### Assigned task
Go through the entries below and retype them exactly, omitting each picture.

Data section start

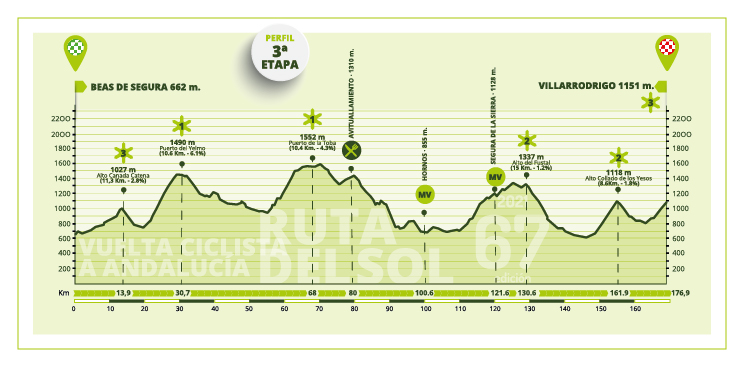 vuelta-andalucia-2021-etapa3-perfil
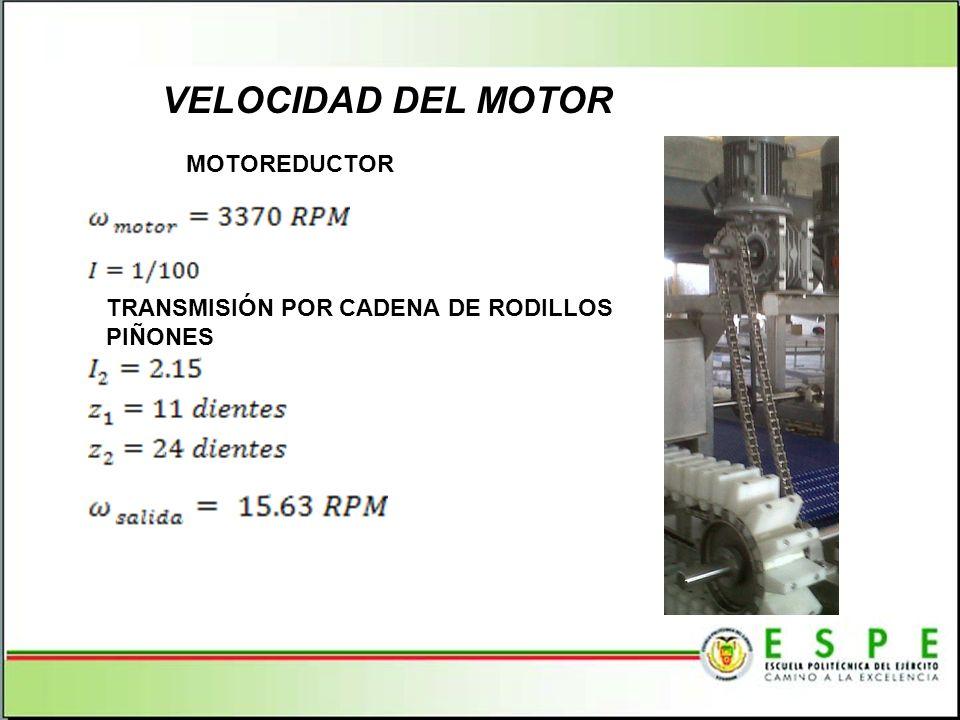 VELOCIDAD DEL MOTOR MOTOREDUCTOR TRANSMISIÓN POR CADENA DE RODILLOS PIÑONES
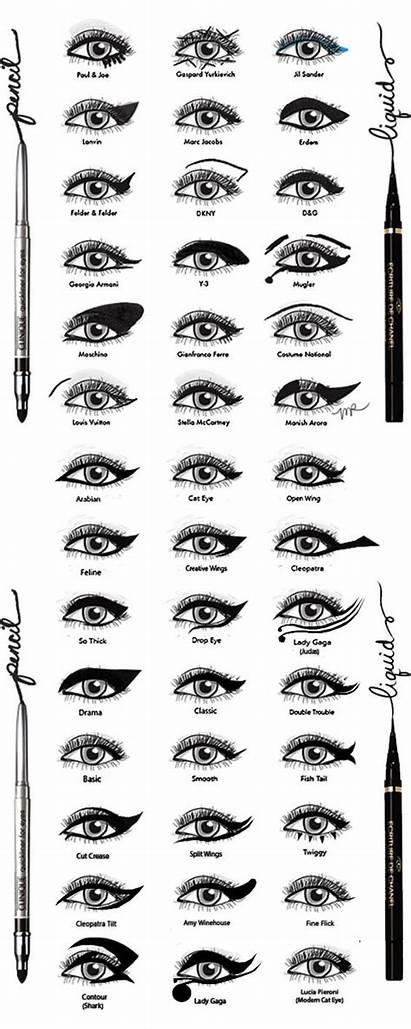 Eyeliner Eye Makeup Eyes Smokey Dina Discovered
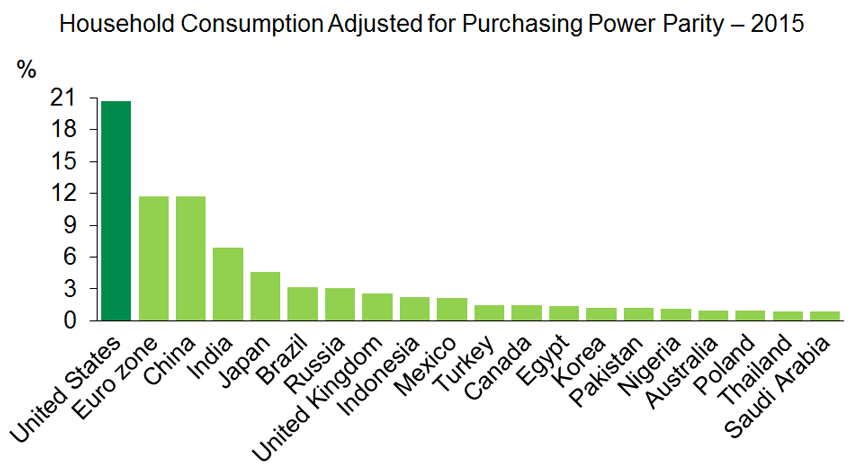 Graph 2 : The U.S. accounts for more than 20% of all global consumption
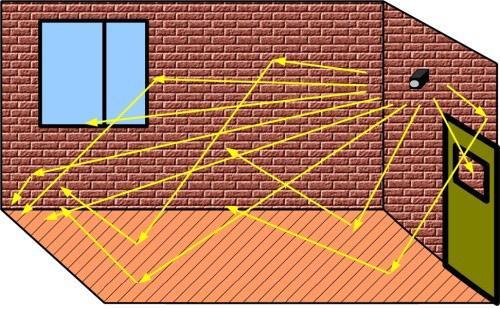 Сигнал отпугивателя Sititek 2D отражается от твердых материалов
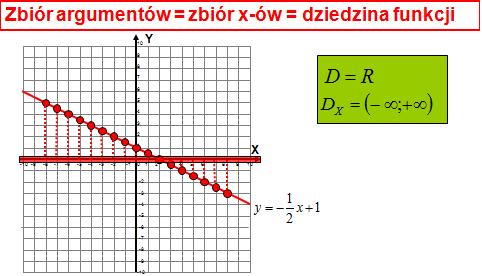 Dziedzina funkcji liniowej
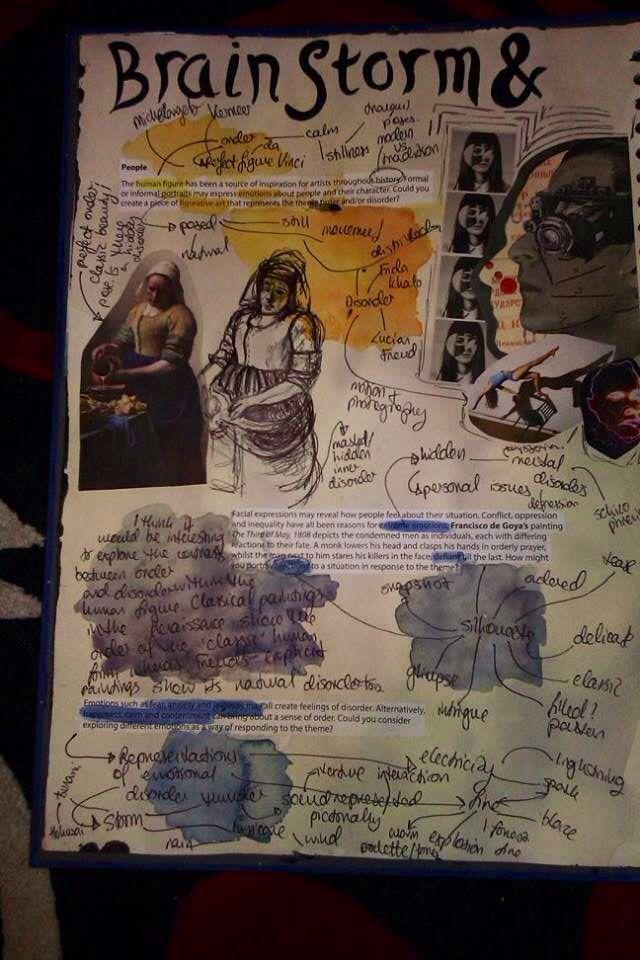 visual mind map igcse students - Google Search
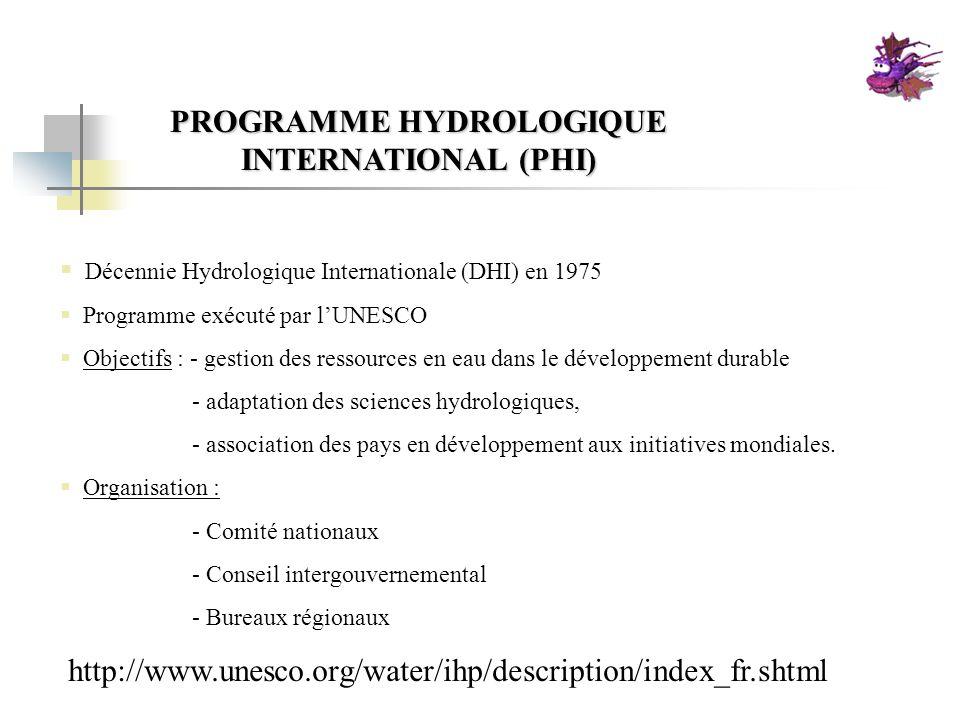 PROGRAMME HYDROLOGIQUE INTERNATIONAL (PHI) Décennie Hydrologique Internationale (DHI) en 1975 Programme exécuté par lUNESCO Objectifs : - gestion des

Data section end

### Answer to this task
 vuelta-andalucia-2021-etapa3-perfil
 VELOCIDAD DEL MOTOR MOTOREDUCTOR TRANSMISIÓN POR CADENA DE RODILLOS PIÑONES
 Eyeliner Eye Makeup Eyes Smokey Dina Discovered
 Graph 2 : The U.S. accounts for more than 20% of all global consumption
 Сигнал отпугивателя Sititek 2D отражается от твердых материалов
 Dziedzina funkcji liniowej
 visual mind map igcse students - Google Search
 PROGRAMME HYDROLOGIQUE INTERNATIONAL (PHI) Décennie Hydrologique Internationale (DHI) en 1975 Programme exécuté par lUNESCO Objectifs : - gestion des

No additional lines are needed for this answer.